Count pairs from an array with absolute difference not less than the minimum element in the pair
Last Updated :
16 Oct, 2023
Given an array arr[] consisting of N positive integers, the task is to find the number of pairs (arr[i], arr[j]) such that absolute difference between the two elements is at least equal to the minimum element in the pair.
Examples:
Input: arr[] = {1, 2, 2, 3}
Output: 3
Explanation:
Following are the pairs satisfying the given criteria:
- (arr[0], arr[1]): The absolute difference between the two is abs(1 – 2) = 1, which is at least the minimum of the two i.e., min(1. 2) = 1.
- (arr[0], arr[2]): The absolute difference between the two is abs(1 – 2) = 1, which is at least the minimum of the two i.e., min(1. 2) = 1.
- (arr[0], arr[3]): The absolute difference between the two is abs(1 – 2) = 1, which is at least the minimum of the two i.e., min(1. 2) = 1.

========

◆ REQUIRED TASK A: How would this sentence from the pair-counting problem read in Spanish: "Given an array arr[] consisting of N positive integers, the task is to find the number of pairs (arr[i], arr[j]) such that absolute difference between the two elements is at least equal to the minimum element in the pair."?

◆ SOURCE DATA:
========

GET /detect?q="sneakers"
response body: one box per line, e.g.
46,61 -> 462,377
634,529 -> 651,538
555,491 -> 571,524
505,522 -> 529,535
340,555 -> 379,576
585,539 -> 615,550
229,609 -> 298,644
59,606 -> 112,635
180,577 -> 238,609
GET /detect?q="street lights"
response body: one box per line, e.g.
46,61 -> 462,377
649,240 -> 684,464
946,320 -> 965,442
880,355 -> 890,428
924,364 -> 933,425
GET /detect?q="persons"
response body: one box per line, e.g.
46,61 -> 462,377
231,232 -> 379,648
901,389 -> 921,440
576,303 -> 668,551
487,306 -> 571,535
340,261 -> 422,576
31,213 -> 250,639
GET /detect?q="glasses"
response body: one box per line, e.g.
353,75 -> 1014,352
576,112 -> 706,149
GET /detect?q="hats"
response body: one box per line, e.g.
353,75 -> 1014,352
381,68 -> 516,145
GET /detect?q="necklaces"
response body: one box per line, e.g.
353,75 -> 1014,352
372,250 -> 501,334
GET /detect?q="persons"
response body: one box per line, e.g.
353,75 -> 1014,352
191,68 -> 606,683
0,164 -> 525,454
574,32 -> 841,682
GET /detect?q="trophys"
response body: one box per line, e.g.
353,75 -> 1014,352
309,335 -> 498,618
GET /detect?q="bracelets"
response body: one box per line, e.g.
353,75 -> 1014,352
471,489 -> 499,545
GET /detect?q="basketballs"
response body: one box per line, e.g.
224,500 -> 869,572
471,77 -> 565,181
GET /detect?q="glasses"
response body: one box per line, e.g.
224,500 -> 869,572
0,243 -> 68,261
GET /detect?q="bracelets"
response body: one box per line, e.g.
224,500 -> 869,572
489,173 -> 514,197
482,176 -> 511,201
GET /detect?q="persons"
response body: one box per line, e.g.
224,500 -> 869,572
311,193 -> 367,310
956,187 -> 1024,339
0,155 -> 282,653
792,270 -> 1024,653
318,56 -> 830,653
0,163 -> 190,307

========

◆ REQUIRED TASK B: Can you output the rows character for character, from the very first row through the line containing "576,112 -> 706,149", inclusive, and nothing else?

◆ FULL ANSWER A: Dado un arreglo arr[] formado por N enteros positivos, la tarea consiste en hallar el número de pares (arr[i], arr[j]) tales que la diferencia absoluta entre los dos elementos sea al menos igual al elemento mínimo del par.

◆ FULL ANSWER B:
GET /detect?q="sneakers"
response body: one box per line, e.g.
46,61 -> 462,377
634,529 -> 651,538
555,491 -> 571,524
505,522 -> 529,535
340,555 -> 379,576
585,539 -> 615,550
229,609 -> 298,644
59,606 -> 112,635
180,577 -> 238,609
GET /detect?q="street lights"
response body: one box per line, e.g.
46,61 -> 462,377
649,240 -> 684,464
946,320 -> 965,442
880,355 -> 890,428
924,364 -> 933,425
GET /detect?q="persons"
response body: one box per line, e.g.
46,61 -> 462,377
231,232 -> 379,648
901,389 -> 921,440
576,303 -> 668,551
487,306 -> 571,535
340,261 -> 422,576
31,213 -> 250,639
GET /detect?q="glasses"
response body: one box per line, e.g.
353,75 -> 1014,352
576,112 -> 706,149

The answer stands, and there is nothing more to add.